= DIRECTIONS =
Retype exactly the lines below, starting with the line that contains "Monte o seu" and ending with the last line; leave out any pictures.

= EXTRACTED RECORDS =

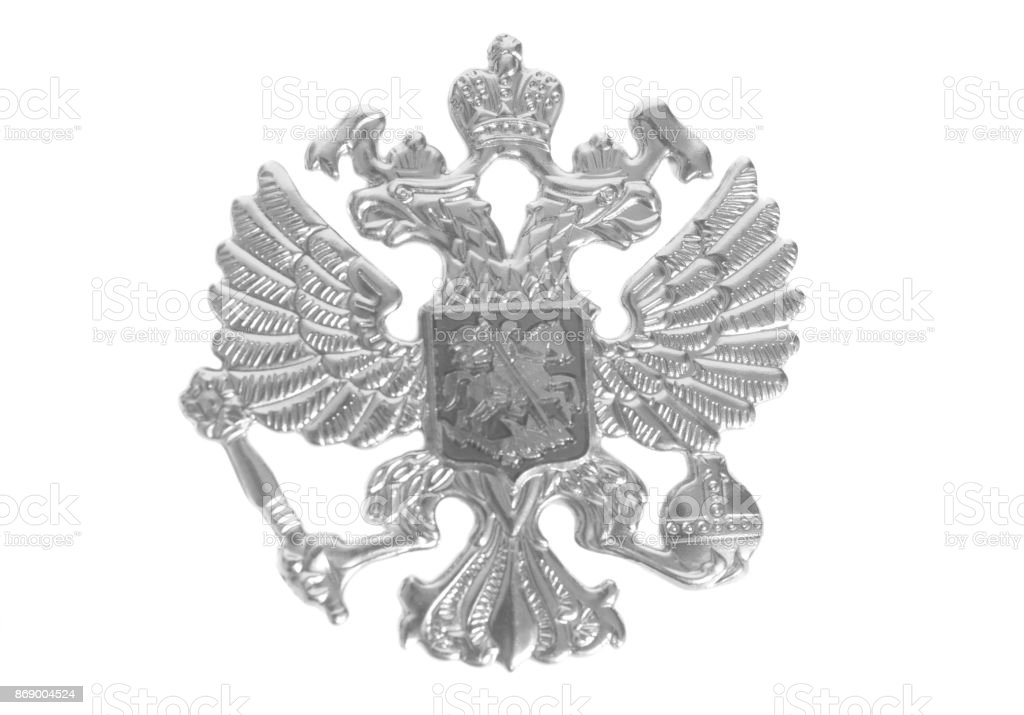 Emblem of Russia stock photo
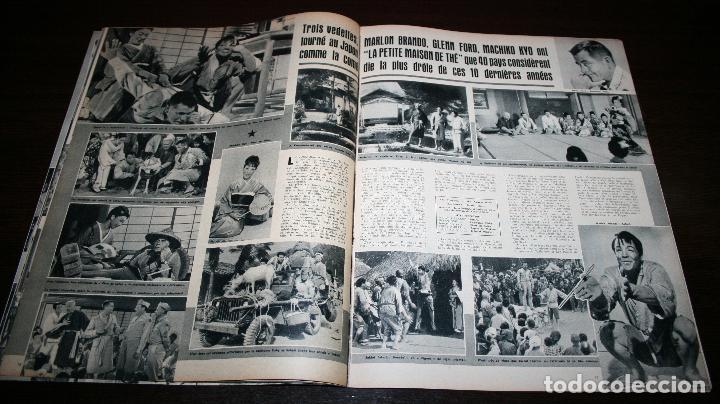 Cine: REVISTA CINÉMONDE - 11 ABRIL 1957 - Nº 1183 - EN PORTADA: MARLON BRANDO, MACHIKO KYO - EN FRANCÉS - Foto 4 - 96108835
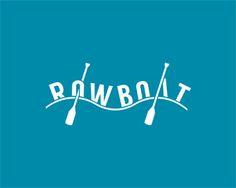rowboat Logo design - Creative and unique logo brand!<br /><br />Just on BrandCrowd.com<br /> Price $400.00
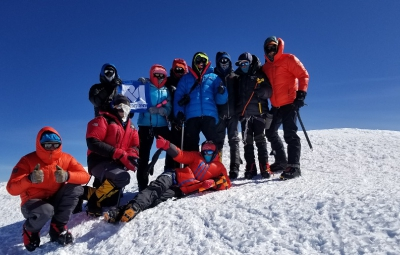 Denali Expedition: Haugen & Team's Adventure Complete
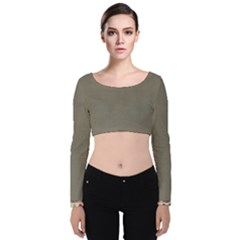 Background 1706644 1920 Velvet Long Sleeve Crop Top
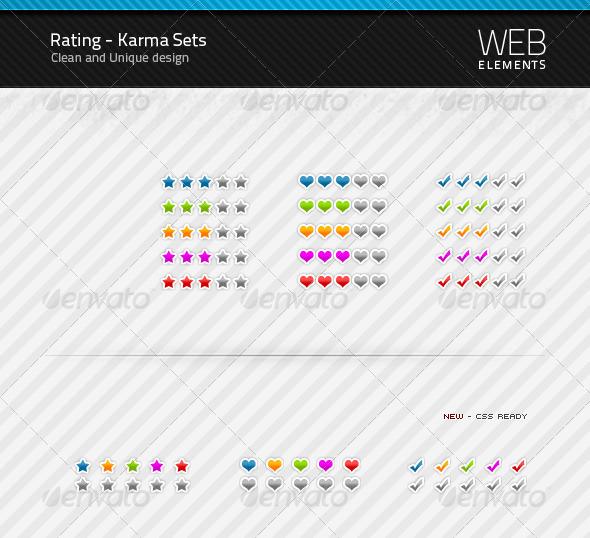 GraphicRiver Rating Karma sets 90367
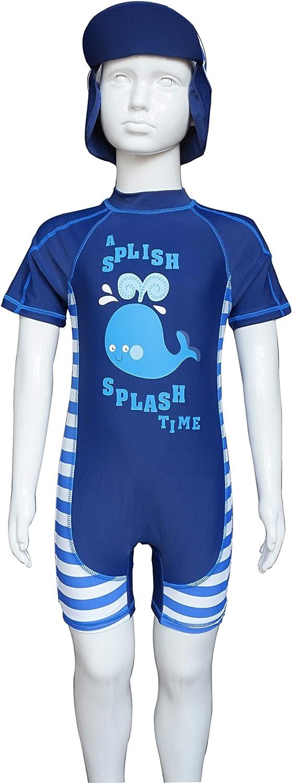 Sun Protection S//S One Piece Kids Sunsuit Zipper BONVERANO Baby Boy UV Swimsuit UPF 50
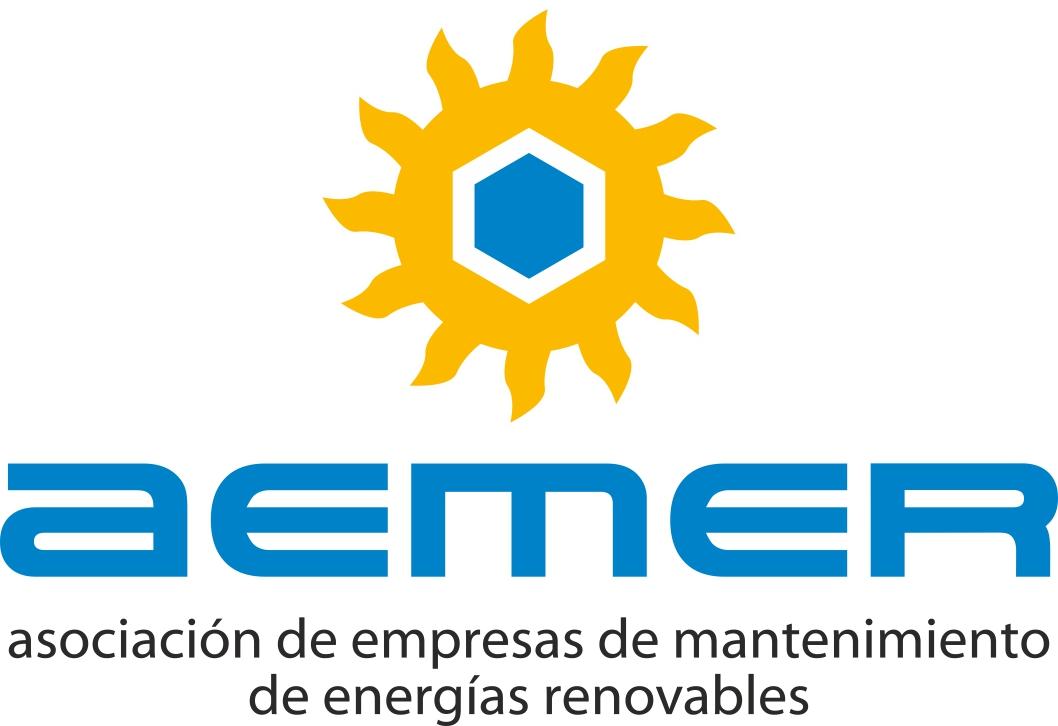 AEMER, POR UN MEJOR SERVICIO DE OPERACIÓN Y MANTENIMIENTO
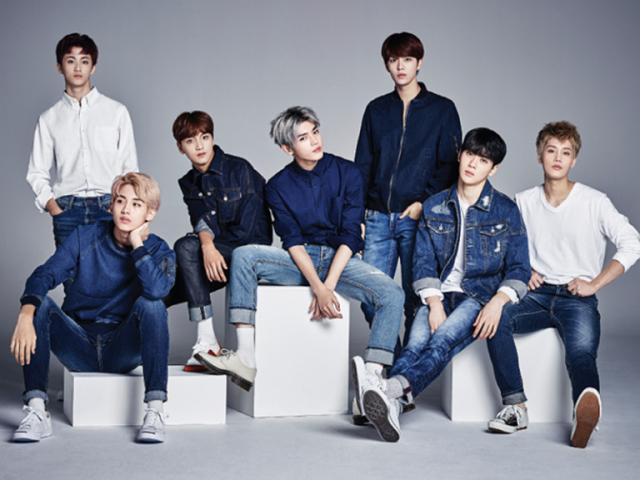 Monte o seu piquenique perfeito e descubra qual membro do NCT U iria com você!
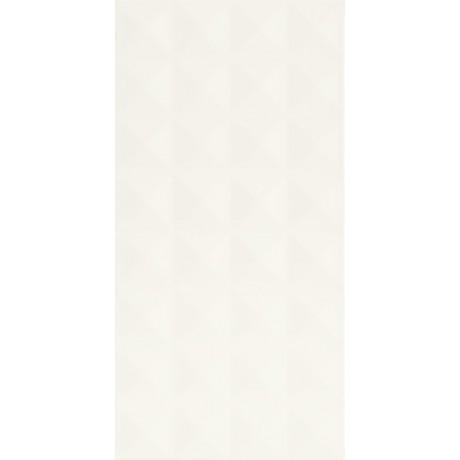 Modul Bianco Struktura A 30x60 GAT.I
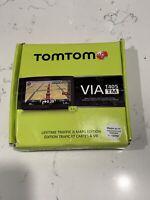 TomTom VIA 1405TM 4.3 Inch Portable GPS Navigator with Lifetime Traffic & Maps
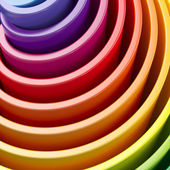 Colorful wallpaper background  — Stock Photo
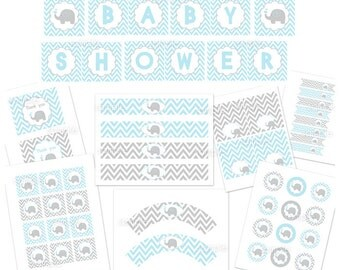 BABY SHOWER BLUE elephant party package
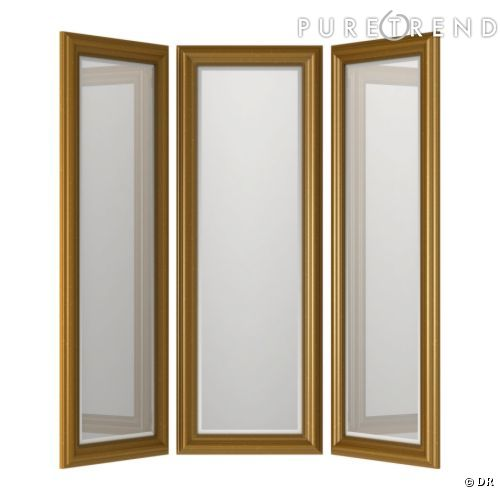 excellent miroir de chambre ikea miroir ikea un en tryptique pour s exercer dans sa chambre with. Black Bedroom Furniture Sets. Home Design Ideas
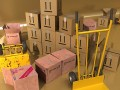 Hand Truck  Cartons High Res - 3D Model c4d max obj fbx ma lwo 3ds 3dm stl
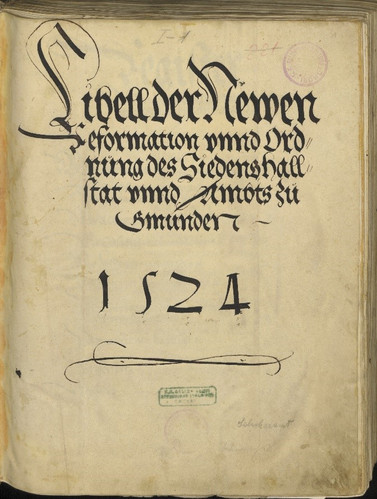 Reformationslibell 1524, Deckblatt, OÖ Landesarchiv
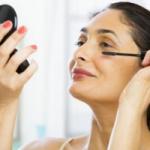 Места в макияже, о которых нередко забывают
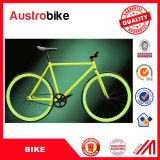 L'aluminium bon marché de la Chine a fixé le vélo de vitesse couleur blanche bleue de 26 pouces avec les composants européens à vendre avec la selle en cuir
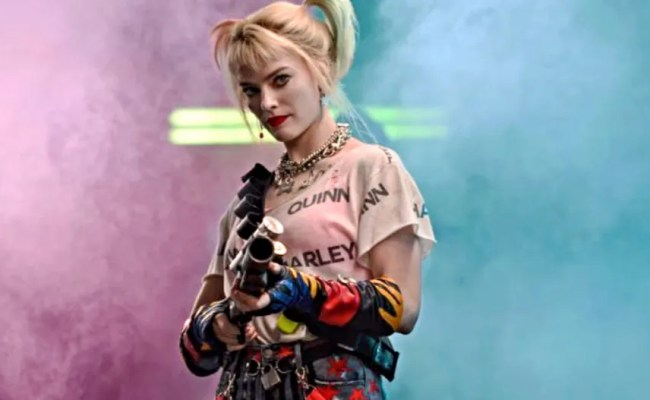 New Birds Of Prey Photos Go Behind The Scenes With Harley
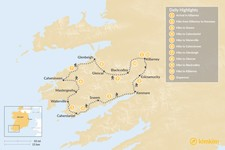 Map thumbnail of Ring of Kerry Self-Guided Hike - 11 Days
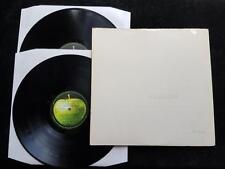 THE BEATLES White Album LP UK 1st Press Stereo Top Loader PCS-7067/8-2-2-1-1 EX+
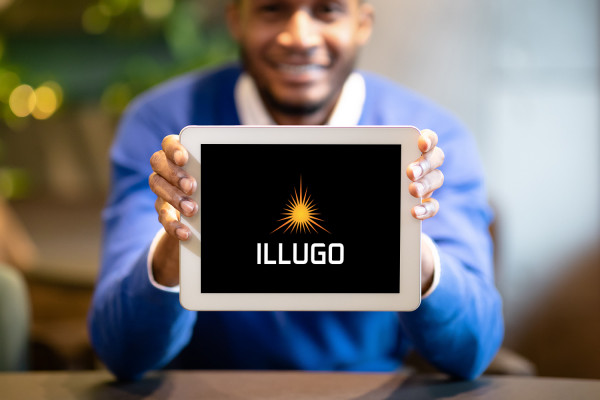 Sample branding #3 for Illugo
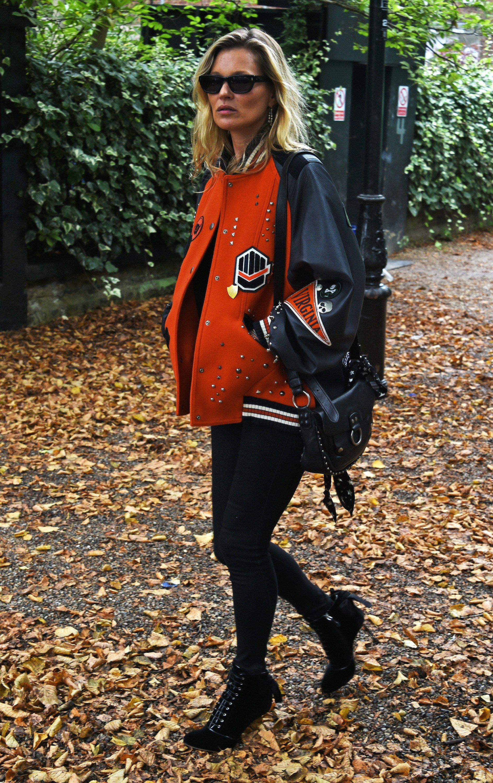 Kate moss goes back to school in coach sport street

= RESPONSE AREA =
 Monte o seu piquenique perfeito e descubra qual membro do NCT U iria com você!
 Modul Bianco Struktura A 30x60 GAT.I
 TomTom VIA 1405TM 4.3 Inch Portable GPS Navigator with Lifetime Traffic & Maps
 Colorful wallpaper background  — Stock Photo
 BABY SHOWER BLUE elephant party package
 excellent miroir de chambre ikea miroir ikea un en tryptique pour s exercer dans sa chambre with. Black Bedroom Furniture Sets. Home Design Ideas
 Hand Truck  Cartons High Res - 3D Model c4d max obj fbx ma lwo 3ds 3dm stl
 Reformationslibell 1524, Deckblatt, OÖ Landesarchiv
 Места в макияже, о которых нередко забывают
 L'aluminium bon marché de la Chine a fixé le vélo de vitesse couleur blanche bleue de 26 pouces avec les composants européens à vendre avec la selle en cuir
 New Birds Of Prey Photos Go Behind The Scenes With Harley
 Map thumbnail of Ring of Kerry Self-Guided Hike - 11 Days
 THE BEATLES White Album LP UK 1st Press Stereo Top Loader PCS-7067/8-2-2-1-1 EX+
 Sample branding #3 for Illugo
 Kate moss goes back to school in coach sport street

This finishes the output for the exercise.